Australian prime minister Malcolm Turnbull has praised the emergency services who responded to the London Bridge terror attack, saying "thank you so much for everything you have done".
Joined by his British counterpart Theresa May as part of his UK visit, they spoke to those who dealt with the aftermath and were affected by last month's terrorist outrage, in which three knife-wielding attackers went on an eight-minute murderous rampage.
They were met outside Southwark Cathedral by Metropolitan Police chief Cressida Dick and Commander Dean Haydon before being introduced to a number of first responders.
Speaking to those from the Met, British Transport Police and London Ambulance Service, Mr Turnbull could be heard asking one female paramedic about her time in London.
After a brief chat, he added: "Thank you so much for everything you have done."
Eight people, including two Australians, were killed and scores of others injured in the atrocity on Saturday June 3 which saw three knifemen mow down pedestrians on London Bridge with a van, before stabbing people in Borough Market with 12-inch knives.
Wearing fake suicide vests, all three attackers, Khuram Butt, 27, Rachid Redouane, 30, and Youssef Zaghba, 22, were shot and killed by police in a hail of bullets at the scene.
Mrs May, Mr Turnbull, Ms Dick and Commander Haydon visited the renowned London food market to speak to some of the businesses affected by the attack, where they were swamped by a crowd of tourists eager to get close.
Outside Paul Wheeler Fresh Supplies, the stand by which the attackers were shot, owner Paul Wheeler spoke to both prime ministers about how it has been since the incident and the support they have had.
The 51-year-old told the Press Association: "The Australian PM seems all right, I told him he had brought the Australian weather with him, and I thanked the Commissioner, just to say about the boys who were here on the night and after."
Federico Fugazza of Argentinian food stand Portena told them how his staff barricaded themselves in behind a metal shutter, and watched the attack unfold.
The 41-year-old said: "They were really exposed but somehow they stayed safe, and there was a customer inside - we were lucky.
"The prime ministers were thankful of that, and in a way proud of how most people reacted and how everyone tried to stay safe and together."
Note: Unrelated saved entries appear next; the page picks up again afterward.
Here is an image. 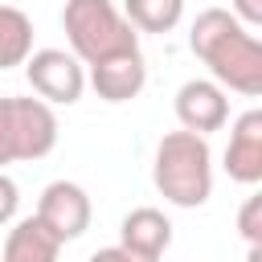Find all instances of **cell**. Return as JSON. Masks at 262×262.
Returning a JSON list of instances; mask_svg holds the SVG:
<instances>
[{"instance_id":"6da1fadb","label":"cell","mask_w":262,"mask_h":262,"mask_svg":"<svg viewBox=\"0 0 262 262\" xmlns=\"http://www.w3.org/2000/svg\"><path fill=\"white\" fill-rule=\"evenodd\" d=\"M188 49L209 66L217 86H229L246 98L262 94V41L229 8H205L192 20Z\"/></svg>"},{"instance_id":"7a4b0ae2","label":"cell","mask_w":262,"mask_h":262,"mask_svg":"<svg viewBox=\"0 0 262 262\" xmlns=\"http://www.w3.org/2000/svg\"><path fill=\"white\" fill-rule=\"evenodd\" d=\"M151 180L176 209H196L213 192V151L196 131H168L156 147Z\"/></svg>"},{"instance_id":"3957f363","label":"cell","mask_w":262,"mask_h":262,"mask_svg":"<svg viewBox=\"0 0 262 262\" xmlns=\"http://www.w3.org/2000/svg\"><path fill=\"white\" fill-rule=\"evenodd\" d=\"M61 25H66V37H70V53L82 66H98L106 57L139 49L135 25L111 0H66Z\"/></svg>"},{"instance_id":"277c9868","label":"cell","mask_w":262,"mask_h":262,"mask_svg":"<svg viewBox=\"0 0 262 262\" xmlns=\"http://www.w3.org/2000/svg\"><path fill=\"white\" fill-rule=\"evenodd\" d=\"M25 78L33 86V94L41 102H57V106H74L86 90V70L74 53L66 49H37L25 57Z\"/></svg>"},{"instance_id":"5b68a950","label":"cell","mask_w":262,"mask_h":262,"mask_svg":"<svg viewBox=\"0 0 262 262\" xmlns=\"http://www.w3.org/2000/svg\"><path fill=\"white\" fill-rule=\"evenodd\" d=\"M37 217H41L61 242H74V237H82V233L90 229L94 209H90V196H86L82 184H74V180H53V184H45V192H41V201H37Z\"/></svg>"},{"instance_id":"8992f818","label":"cell","mask_w":262,"mask_h":262,"mask_svg":"<svg viewBox=\"0 0 262 262\" xmlns=\"http://www.w3.org/2000/svg\"><path fill=\"white\" fill-rule=\"evenodd\" d=\"M176 119L184 131H196V135H209V131H221L229 123V98L225 90L213 82V78H188L180 90H176V102H172Z\"/></svg>"},{"instance_id":"52a82bcc","label":"cell","mask_w":262,"mask_h":262,"mask_svg":"<svg viewBox=\"0 0 262 262\" xmlns=\"http://www.w3.org/2000/svg\"><path fill=\"white\" fill-rule=\"evenodd\" d=\"M16 111V160H41L57 147V115L41 98H12Z\"/></svg>"},{"instance_id":"ba28073f","label":"cell","mask_w":262,"mask_h":262,"mask_svg":"<svg viewBox=\"0 0 262 262\" xmlns=\"http://www.w3.org/2000/svg\"><path fill=\"white\" fill-rule=\"evenodd\" d=\"M225 172L237 184L262 180V111H246L233 119L229 147H225Z\"/></svg>"},{"instance_id":"9c48e42d","label":"cell","mask_w":262,"mask_h":262,"mask_svg":"<svg viewBox=\"0 0 262 262\" xmlns=\"http://www.w3.org/2000/svg\"><path fill=\"white\" fill-rule=\"evenodd\" d=\"M143 82H147V66H143V53H139V49L90 66V86H94V94L106 98V102H131V98L143 90Z\"/></svg>"},{"instance_id":"30bf717a","label":"cell","mask_w":262,"mask_h":262,"mask_svg":"<svg viewBox=\"0 0 262 262\" xmlns=\"http://www.w3.org/2000/svg\"><path fill=\"white\" fill-rule=\"evenodd\" d=\"M119 246L131 250V254H139V258L160 262L164 250L172 246V221H168L160 209H151V205L131 209V213L123 217V225H119Z\"/></svg>"},{"instance_id":"8fae6325","label":"cell","mask_w":262,"mask_h":262,"mask_svg":"<svg viewBox=\"0 0 262 262\" xmlns=\"http://www.w3.org/2000/svg\"><path fill=\"white\" fill-rule=\"evenodd\" d=\"M61 246H66V242L33 213V217H25V221H16V225L8 229L0 262H57Z\"/></svg>"},{"instance_id":"7c38bea8","label":"cell","mask_w":262,"mask_h":262,"mask_svg":"<svg viewBox=\"0 0 262 262\" xmlns=\"http://www.w3.org/2000/svg\"><path fill=\"white\" fill-rule=\"evenodd\" d=\"M29 53H33V20L20 8L0 4V70L25 66Z\"/></svg>"},{"instance_id":"4fadbf2b","label":"cell","mask_w":262,"mask_h":262,"mask_svg":"<svg viewBox=\"0 0 262 262\" xmlns=\"http://www.w3.org/2000/svg\"><path fill=\"white\" fill-rule=\"evenodd\" d=\"M123 16L139 33H172L184 16V0H123Z\"/></svg>"},{"instance_id":"5bb4252c","label":"cell","mask_w":262,"mask_h":262,"mask_svg":"<svg viewBox=\"0 0 262 262\" xmlns=\"http://www.w3.org/2000/svg\"><path fill=\"white\" fill-rule=\"evenodd\" d=\"M4 164H16V111L8 94H0V168Z\"/></svg>"},{"instance_id":"9a60e30c","label":"cell","mask_w":262,"mask_h":262,"mask_svg":"<svg viewBox=\"0 0 262 262\" xmlns=\"http://www.w3.org/2000/svg\"><path fill=\"white\" fill-rule=\"evenodd\" d=\"M237 229L250 246H262V196H246V205L237 213Z\"/></svg>"},{"instance_id":"2e32d148","label":"cell","mask_w":262,"mask_h":262,"mask_svg":"<svg viewBox=\"0 0 262 262\" xmlns=\"http://www.w3.org/2000/svg\"><path fill=\"white\" fill-rule=\"evenodd\" d=\"M16 205H20V192H16L12 176L0 172V225H8V221L16 217Z\"/></svg>"},{"instance_id":"e0dca14e","label":"cell","mask_w":262,"mask_h":262,"mask_svg":"<svg viewBox=\"0 0 262 262\" xmlns=\"http://www.w3.org/2000/svg\"><path fill=\"white\" fill-rule=\"evenodd\" d=\"M229 12H233L246 29L262 25V0H233V4H229Z\"/></svg>"},{"instance_id":"ac0fdd59","label":"cell","mask_w":262,"mask_h":262,"mask_svg":"<svg viewBox=\"0 0 262 262\" xmlns=\"http://www.w3.org/2000/svg\"><path fill=\"white\" fill-rule=\"evenodd\" d=\"M86 262H151V258H139V254L123 250V246H106V250H94Z\"/></svg>"}]
</instances>
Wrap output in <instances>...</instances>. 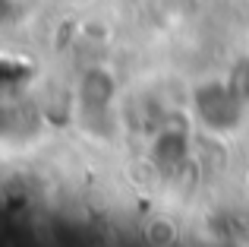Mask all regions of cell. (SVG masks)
I'll use <instances>...</instances> for the list:
<instances>
[{
  "instance_id": "3957f363",
  "label": "cell",
  "mask_w": 249,
  "mask_h": 247,
  "mask_svg": "<svg viewBox=\"0 0 249 247\" xmlns=\"http://www.w3.org/2000/svg\"><path fill=\"white\" fill-rule=\"evenodd\" d=\"M186 159H189V152H186V140H183V136H174L170 130H164V133L155 136L152 162L161 168V171L174 174V171H177V168H180Z\"/></svg>"
},
{
  "instance_id": "277c9868",
  "label": "cell",
  "mask_w": 249,
  "mask_h": 247,
  "mask_svg": "<svg viewBox=\"0 0 249 247\" xmlns=\"http://www.w3.org/2000/svg\"><path fill=\"white\" fill-rule=\"evenodd\" d=\"M227 80H231V86L237 89V95L246 102V108H249V54L233 63L231 73H227Z\"/></svg>"
},
{
  "instance_id": "7a4b0ae2",
  "label": "cell",
  "mask_w": 249,
  "mask_h": 247,
  "mask_svg": "<svg viewBox=\"0 0 249 247\" xmlns=\"http://www.w3.org/2000/svg\"><path fill=\"white\" fill-rule=\"evenodd\" d=\"M117 82L110 76V70L104 67H89L76 82V108L85 121L89 118H104L114 105Z\"/></svg>"
},
{
  "instance_id": "6da1fadb",
  "label": "cell",
  "mask_w": 249,
  "mask_h": 247,
  "mask_svg": "<svg viewBox=\"0 0 249 247\" xmlns=\"http://www.w3.org/2000/svg\"><path fill=\"white\" fill-rule=\"evenodd\" d=\"M189 111L196 124L212 136H231L243 127L249 108L231 86V80H205L189 95Z\"/></svg>"
}]
</instances>
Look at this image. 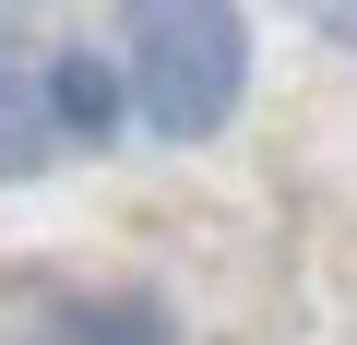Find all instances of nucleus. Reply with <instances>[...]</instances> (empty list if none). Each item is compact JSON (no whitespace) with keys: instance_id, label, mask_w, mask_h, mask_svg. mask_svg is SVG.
<instances>
[{"instance_id":"obj_3","label":"nucleus","mask_w":357,"mask_h":345,"mask_svg":"<svg viewBox=\"0 0 357 345\" xmlns=\"http://www.w3.org/2000/svg\"><path fill=\"white\" fill-rule=\"evenodd\" d=\"M60 345H178V333L143 286H96V298H60Z\"/></svg>"},{"instance_id":"obj_2","label":"nucleus","mask_w":357,"mask_h":345,"mask_svg":"<svg viewBox=\"0 0 357 345\" xmlns=\"http://www.w3.org/2000/svg\"><path fill=\"white\" fill-rule=\"evenodd\" d=\"M60 155V119H48V60L24 36H0V191L36 179V167Z\"/></svg>"},{"instance_id":"obj_5","label":"nucleus","mask_w":357,"mask_h":345,"mask_svg":"<svg viewBox=\"0 0 357 345\" xmlns=\"http://www.w3.org/2000/svg\"><path fill=\"white\" fill-rule=\"evenodd\" d=\"M286 13H298L310 36H333V48H357V0H286Z\"/></svg>"},{"instance_id":"obj_1","label":"nucleus","mask_w":357,"mask_h":345,"mask_svg":"<svg viewBox=\"0 0 357 345\" xmlns=\"http://www.w3.org/2000/svg\"><path fill=\"white\" fill-rule=\"evenodd\" d=\"M119 48H131V107L155 143H215L250 95L238 0H119Z\"/></svg>"},{"instance_id":"obj_4","label":"nucleus","mask_w":357,"mask_h":345,"mask_svg":"<svg viewBox=\"0 0 357 345\" xmlns=\"http://www.w3.org/2000/svg\"><path fill=\"white\" fill-rule=\"evenodd\" d=\"M48 119H60V143H107V131H119V84H107V60L60 48V60H48Z\"/></svg>"}]
</instances>
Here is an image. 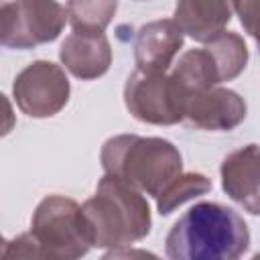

Mr Turnbull's first official visit to the UK as prime minister will also include an audience with the Queen, as well as talks at Downing Street with Theresa May and meetings with other ministers.
A Number 10 spokesman said a priority for them would be security and defence co-operation, including on counter-terrorism, and growing the trade and investment relationship.
After Mrs May and her Australian counterpart returned to Downing Street, they spoke about the emotion of the visit.
Mrs May said the visit had been "very moving" as she praised the security services.
"We have seen the fantastic response of our police and our emergency services."
Mr Turnbull said: "It was a very moving visit. I want to say how much we admire the outstanding response of the police, arriving on the scene so quickly, dealing with the terrorists so effectively and decisively.
"They ran towards the danger while others were fleeing the danger."
Mr Turnbull said meeting two of the officers who responded to the incident was very emotional.
"It was very moving to meet them. The three of us did our best not to burst into tears."
The Australian PM insisted that terror would be defeated.
"We say to these killers, to these terrorists that seek to change the way we live, we will not be cowed. We won't change the way we live. We will defy you and defeat you."
Addressing Mrs May in Downing Street, Mr Turnbull said: "I was very pleased to stand with you and your police commissioner Cressida Dick and her team at the spot where your officers killed those terrorists.
"I know as we work so closely together, as close as any two nations could be, we will continue to defeat them."
Mrs May praised Australian nurse Kirsty Boden who died in the attack.
She said: "We should thank her and the others who, as you say, didn't think of themselves but went to help those who they saw in need.
"The resilience of Borough Market is fantastic. We are going to stand up against these terrorists and we are, as you say, going to defeat them. They will not destroy our way of life, and our values will prevail."
Opening a joint press conference at Number 10, Mrs May said a trade deal with Australia was a "priority" for the UK to build on the £14 billion-worth of trade between the two nations after Brexit.
The PM confirmed that International Trade Secretary Liam Fox will visit Australia in the "coming months" as part of ongoing talks on an agreement.
"We've both made clear our intention to continue to deepen our trade and investment relationship as the UK leaves the EU," she said.
"Our Brexit negotiations have started well, and I have made clear to prime minister Turnbull that an ambitious and comprehensive bilateral trade deal with Australia remains a priority for the UK.
"Australia was the first country with whom the UK established a trade working group following the vote to leave the EU and we're keeping up a regular and productive dialogue on the future of our free trading relationship."
Mr Turnbull joked about his time as a contemporary of Mrs May and her husband Philip May at Oxford University.
"We're not really debating today but the last time we debated was at the Oxford Union - Theresa Brasier and Malcolm Turnbull were both on the notice paper and the president was Philip May," he said.
"So now what we need is president May here to oversee the debate."